* TEXT SECTION

Suppose that you and I are going to lunch. You’ve come to an unfamiliar place, the weird small city in which I live.

You have no idea what to make of the restaurants here. Of course, you recognize all the familiar names like McDonald’s or Subway, but we’re trying to dine, not just fill ourselves with a sufficient number of calories.

And so I ask you, “what kind of foods do you like?”

“I’ll eat anything,” you say, hoping to remain democratic in our choice of restaurants.

“No you won’t,” I reply, “Just give me some ideas. Asian food? Mexican food? German-American steak and potatoes like a champ?”

Likely (I’ve studied this conversation, I swear) you’re going to find a few of those choices to be poor. And you’ll make it known. You didn’t realize how much you disliked Mexican or American foods until I brought it up. Yuck!

Weeding before Planting

This is how most decisions work. You have to weed out the bad choices first, so as to improve the odds of success. If you’re no fan of Mexican food, removing those from the list of possible restaurants immediately improves your experience.

We just moved from a pool of restaurants that would give us a 0-10 out of 10 experience to a 2-10 out of ten. Maybe even better. Of course, I’m not talking about my ability to keep you entertained, just the quality of the food and atmosphere – attributes of the restaurant.

Once we do our broad-based weeding, we can then work through my knowledge of local eateries. If you say that you totally dig Asian restaurants, I can start thinking about the best Asian restaurants in town. Or, more accurately, I can throw out all the bad choices so that only a few good choices remain.

A Random Restaurant Walk

Before I removed possible choices, the potential experience could be rated from 0-10 out of 10. It was truly a random walk. However, after weeding out poor choices by category, and then poor choices within the selected category, we’re solidly at a 6 or better. We’ve improved our possibilities for lunch not by selection, but by disselection.

This is key.

In investing and in eateries, it isn’t what you pick, but what you do not pick. My portfolio consisting of less than ten positions may make it appear as though I hand picked only a tiny fraction of the publicly-traded companies listed on the market. However, I see it differently – I removed several thousand and only a handful remained.

* WHAT THIS EXERCISE ASKS
1) In the restaurant essay, after poor choices are weeded out by category and then within the chosen category, what rating does the lunch experience reach?
2) From the restaurant essay, quote the passage starting at "Once we do our" and ending at "good choices remain.".
3) List every kind of food suggested as an idea in the restaurant essay when the question "what kind of foods do you like?" is pressed.

* SUPPLIED INFORMATION

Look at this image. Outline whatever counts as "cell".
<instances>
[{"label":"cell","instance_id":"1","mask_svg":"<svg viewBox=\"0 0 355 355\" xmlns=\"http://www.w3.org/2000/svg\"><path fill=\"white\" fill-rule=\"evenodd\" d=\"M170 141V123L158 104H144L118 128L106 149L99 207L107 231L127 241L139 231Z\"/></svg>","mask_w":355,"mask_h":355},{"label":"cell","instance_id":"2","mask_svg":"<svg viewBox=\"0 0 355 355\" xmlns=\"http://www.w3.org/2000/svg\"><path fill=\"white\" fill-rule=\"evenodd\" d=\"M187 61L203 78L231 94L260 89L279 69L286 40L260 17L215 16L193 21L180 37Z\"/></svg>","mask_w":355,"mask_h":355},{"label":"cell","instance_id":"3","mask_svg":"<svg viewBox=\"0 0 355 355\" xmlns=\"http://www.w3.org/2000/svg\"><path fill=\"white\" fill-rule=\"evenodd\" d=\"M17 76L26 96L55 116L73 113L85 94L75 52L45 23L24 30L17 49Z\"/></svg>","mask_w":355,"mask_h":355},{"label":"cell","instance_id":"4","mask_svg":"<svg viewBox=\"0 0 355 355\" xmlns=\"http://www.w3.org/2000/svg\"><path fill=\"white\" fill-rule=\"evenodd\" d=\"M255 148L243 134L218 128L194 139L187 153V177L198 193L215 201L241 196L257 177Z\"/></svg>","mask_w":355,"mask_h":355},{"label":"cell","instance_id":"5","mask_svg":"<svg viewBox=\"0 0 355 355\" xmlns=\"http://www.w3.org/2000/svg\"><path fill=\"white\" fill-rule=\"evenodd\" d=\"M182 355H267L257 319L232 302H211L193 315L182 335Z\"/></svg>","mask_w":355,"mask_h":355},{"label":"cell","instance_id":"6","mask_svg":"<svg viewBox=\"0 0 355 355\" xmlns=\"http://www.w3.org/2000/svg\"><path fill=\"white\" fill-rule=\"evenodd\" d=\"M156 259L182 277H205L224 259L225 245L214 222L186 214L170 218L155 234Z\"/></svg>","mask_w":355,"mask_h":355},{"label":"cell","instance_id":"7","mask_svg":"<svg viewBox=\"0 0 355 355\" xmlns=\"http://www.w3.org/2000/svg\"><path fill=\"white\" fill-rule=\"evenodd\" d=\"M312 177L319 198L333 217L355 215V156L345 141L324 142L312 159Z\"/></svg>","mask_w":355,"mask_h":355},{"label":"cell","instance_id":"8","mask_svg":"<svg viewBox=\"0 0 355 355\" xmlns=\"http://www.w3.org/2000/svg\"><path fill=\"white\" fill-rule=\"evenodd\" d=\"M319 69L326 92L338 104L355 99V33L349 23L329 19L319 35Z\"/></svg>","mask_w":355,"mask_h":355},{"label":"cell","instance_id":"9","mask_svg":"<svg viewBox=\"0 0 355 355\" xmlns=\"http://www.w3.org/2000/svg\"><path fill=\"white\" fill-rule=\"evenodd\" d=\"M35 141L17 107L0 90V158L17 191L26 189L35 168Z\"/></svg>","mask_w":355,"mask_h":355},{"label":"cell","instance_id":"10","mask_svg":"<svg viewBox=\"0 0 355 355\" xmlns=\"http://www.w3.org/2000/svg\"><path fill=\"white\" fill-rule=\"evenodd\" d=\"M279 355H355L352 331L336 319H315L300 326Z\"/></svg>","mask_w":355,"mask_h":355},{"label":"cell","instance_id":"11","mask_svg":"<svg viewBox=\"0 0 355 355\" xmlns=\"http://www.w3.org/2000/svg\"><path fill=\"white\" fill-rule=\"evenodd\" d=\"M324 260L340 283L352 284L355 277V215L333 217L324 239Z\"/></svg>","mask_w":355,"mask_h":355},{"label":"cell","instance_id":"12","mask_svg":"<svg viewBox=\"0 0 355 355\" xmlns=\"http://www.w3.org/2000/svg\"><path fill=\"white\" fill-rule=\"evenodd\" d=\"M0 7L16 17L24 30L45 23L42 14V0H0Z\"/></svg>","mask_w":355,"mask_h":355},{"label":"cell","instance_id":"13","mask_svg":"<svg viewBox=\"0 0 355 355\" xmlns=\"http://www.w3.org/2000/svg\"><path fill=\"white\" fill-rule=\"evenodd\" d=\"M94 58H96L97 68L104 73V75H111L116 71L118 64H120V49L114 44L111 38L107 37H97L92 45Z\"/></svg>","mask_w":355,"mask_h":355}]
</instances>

* WORKED SOLUTIONS
1) A 6 or better out of 10.

2)
Once we do our broad-based weeding, we can then work through my knowledge of local eateries. If you say that you totally dig Asian restaurants, I can start thinking about the best Asian restaurants in town. Or, more accurately, I can throw out all the bad choices so that only a few good choices remain.

3) Asian food; Mexican food; German-American steak and potatoes